At the forefront of these factors is a continued slowdown in wage growth, something that everyone was witness to in late 2017 when it failed to lift by any meaningful degree in the September quarter despite strong employment growth and an unusually large increase in Australia’s minimum wage rate at the start of July.
“Wage growth has averaged lower since the end of the mining boom and has recently failed to pick up despite the improvement in employment,” says Rooth. “Should labor market conditions deteriorate in 2018 — contrary to consensus expectations — this may put further downward pressure on wage growth.”
Although recent strength in Australian building approvals suggests that residential construction may actually add, rather than detract, from economic growth in 2018, Rooth says any labour market weakness will likely to stem from a slowdown in the construction sector.

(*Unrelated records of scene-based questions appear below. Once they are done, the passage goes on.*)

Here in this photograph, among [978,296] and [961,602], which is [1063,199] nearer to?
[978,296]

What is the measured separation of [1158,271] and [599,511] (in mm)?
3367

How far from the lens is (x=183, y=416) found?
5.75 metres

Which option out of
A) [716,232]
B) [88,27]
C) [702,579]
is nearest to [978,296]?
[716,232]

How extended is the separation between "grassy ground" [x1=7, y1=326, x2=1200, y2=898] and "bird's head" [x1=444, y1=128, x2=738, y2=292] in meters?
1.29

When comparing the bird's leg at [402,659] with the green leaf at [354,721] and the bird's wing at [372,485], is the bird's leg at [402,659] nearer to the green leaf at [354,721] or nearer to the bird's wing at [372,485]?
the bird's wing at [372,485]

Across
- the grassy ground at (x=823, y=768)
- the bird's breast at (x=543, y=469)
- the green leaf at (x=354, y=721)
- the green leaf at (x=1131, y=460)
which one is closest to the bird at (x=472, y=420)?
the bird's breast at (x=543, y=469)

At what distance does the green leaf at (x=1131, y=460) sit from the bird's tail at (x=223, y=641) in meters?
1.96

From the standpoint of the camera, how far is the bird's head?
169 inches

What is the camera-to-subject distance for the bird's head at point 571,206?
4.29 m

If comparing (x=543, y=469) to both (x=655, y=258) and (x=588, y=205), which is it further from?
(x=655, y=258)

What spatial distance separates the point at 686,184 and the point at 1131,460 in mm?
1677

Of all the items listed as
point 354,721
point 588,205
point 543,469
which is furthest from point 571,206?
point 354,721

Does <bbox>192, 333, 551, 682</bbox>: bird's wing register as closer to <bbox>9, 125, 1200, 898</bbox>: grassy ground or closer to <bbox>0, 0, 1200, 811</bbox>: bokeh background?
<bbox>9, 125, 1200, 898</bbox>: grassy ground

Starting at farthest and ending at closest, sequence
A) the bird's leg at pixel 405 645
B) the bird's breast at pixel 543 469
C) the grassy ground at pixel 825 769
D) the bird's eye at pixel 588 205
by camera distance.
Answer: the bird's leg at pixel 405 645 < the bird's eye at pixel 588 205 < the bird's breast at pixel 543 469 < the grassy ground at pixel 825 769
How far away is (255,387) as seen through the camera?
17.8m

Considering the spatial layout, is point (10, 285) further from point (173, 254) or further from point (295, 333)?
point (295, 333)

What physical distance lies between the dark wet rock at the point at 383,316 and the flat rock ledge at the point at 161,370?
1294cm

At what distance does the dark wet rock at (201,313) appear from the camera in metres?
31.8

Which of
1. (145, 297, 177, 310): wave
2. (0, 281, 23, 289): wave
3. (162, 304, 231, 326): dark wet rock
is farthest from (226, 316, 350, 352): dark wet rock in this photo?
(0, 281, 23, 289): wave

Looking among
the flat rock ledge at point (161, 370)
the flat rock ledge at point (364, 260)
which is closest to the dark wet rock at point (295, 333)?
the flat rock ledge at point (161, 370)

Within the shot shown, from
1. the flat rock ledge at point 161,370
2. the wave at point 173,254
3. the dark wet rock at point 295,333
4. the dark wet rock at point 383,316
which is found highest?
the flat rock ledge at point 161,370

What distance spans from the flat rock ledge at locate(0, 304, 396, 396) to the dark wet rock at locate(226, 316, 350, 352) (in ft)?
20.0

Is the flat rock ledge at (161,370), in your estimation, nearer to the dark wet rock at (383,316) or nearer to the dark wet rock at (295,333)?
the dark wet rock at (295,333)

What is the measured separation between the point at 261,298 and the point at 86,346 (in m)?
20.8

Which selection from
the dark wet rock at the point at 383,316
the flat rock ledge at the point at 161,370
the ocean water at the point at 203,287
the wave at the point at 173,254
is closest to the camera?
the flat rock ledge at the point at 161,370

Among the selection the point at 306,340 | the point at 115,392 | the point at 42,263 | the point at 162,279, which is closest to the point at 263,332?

Along with the risks posed by weak wage growth, Rooth also points to another factor that has recently dominated headlines: the sharp slowdown in Australian house price growth.
“A cool-down in the property market is already visible in some of the major cities,” says Rooth.
“While further price declines are likely to hurt consumption — which stands at around 60% of GDP — via a negative wealth effect, a more meaningful slowdown in construction activity than we currently anticipate would impact the labor market in a very direct way, given the high dependence on the sector.”
According to data from CoreLogic, Australian home prices fell by 0.3% in December, led by declines of 0.9% and 0.2% in Sydney and Melbourne, Australia’s largest and most expensive housing markets.
The monthly decrease, following unchanged readings in October and November, saw annual price growth slow to 4.2%, less than half the pace seen in the first half of the year.
According to CoreLogic’s Australian Head of Research, Tim Lawless, the trends of late 2017 could well be replicated in the year ahead.
“In 2018, the housing market performance is likely to be significantly different relative to previous years,” he says.
“We’re likely to see lower to negative growth rates across previously strong markets, more cautious buyers, and ongoing regulator vigilance of credit standards and investor activity.”
Just how that will impact household consumption, presuming that prices continue to decline, remains anything but certain.
From an international perspective, Rooth says the greatest risks for a rate cut lie with Australia’s largest trading partner, China.
“A sharper-than-expected moderation of growth in China could potentially derail the recovery in Australia through a number of different channels,” he says.
“Among these channels, the commodity link, namely via iron ore, LNG and coal, is perhaps the most prominent one. Prices of key Australian commodities have recovered meaningfully from the 2015/16 lows, representing a boost to Australian terms of trade.”
Along with the risks posed by another terms of trade shock hitting national incomes, Rooth says that from a broader perspective, a slowdown in China “could coincide with a global growth deceleration”.
While Morgan Stanley’s house view is that official interest rates will be left unchanged until at least early 2019, the risks highlighted by Rooth are all plausible, particularly when it comes to intertwined relationship between house prices, labour market conditions and household consumption and their impact on the broader Australian economy.
Most think the slowdown in the housing market will be largely offset by continued strength in labour market conditions, helping to boost wage growth and underpin household spending levels despite the diminished wealth effect on household balance sheets.
However, if that doesn’t take place and house prices continue to weaken, it will undoubtedly raise concern about the outlook for the economy, and raise serious questions about whether higher interest rates are truly required.
No one is really sure how it’ll all play out, even with a noticeable improvement in the economy in the second half of last year.
If any of the factors cited by Rooth do intensify further, it suggests that the risk of a rate cut may well be replicated in reality.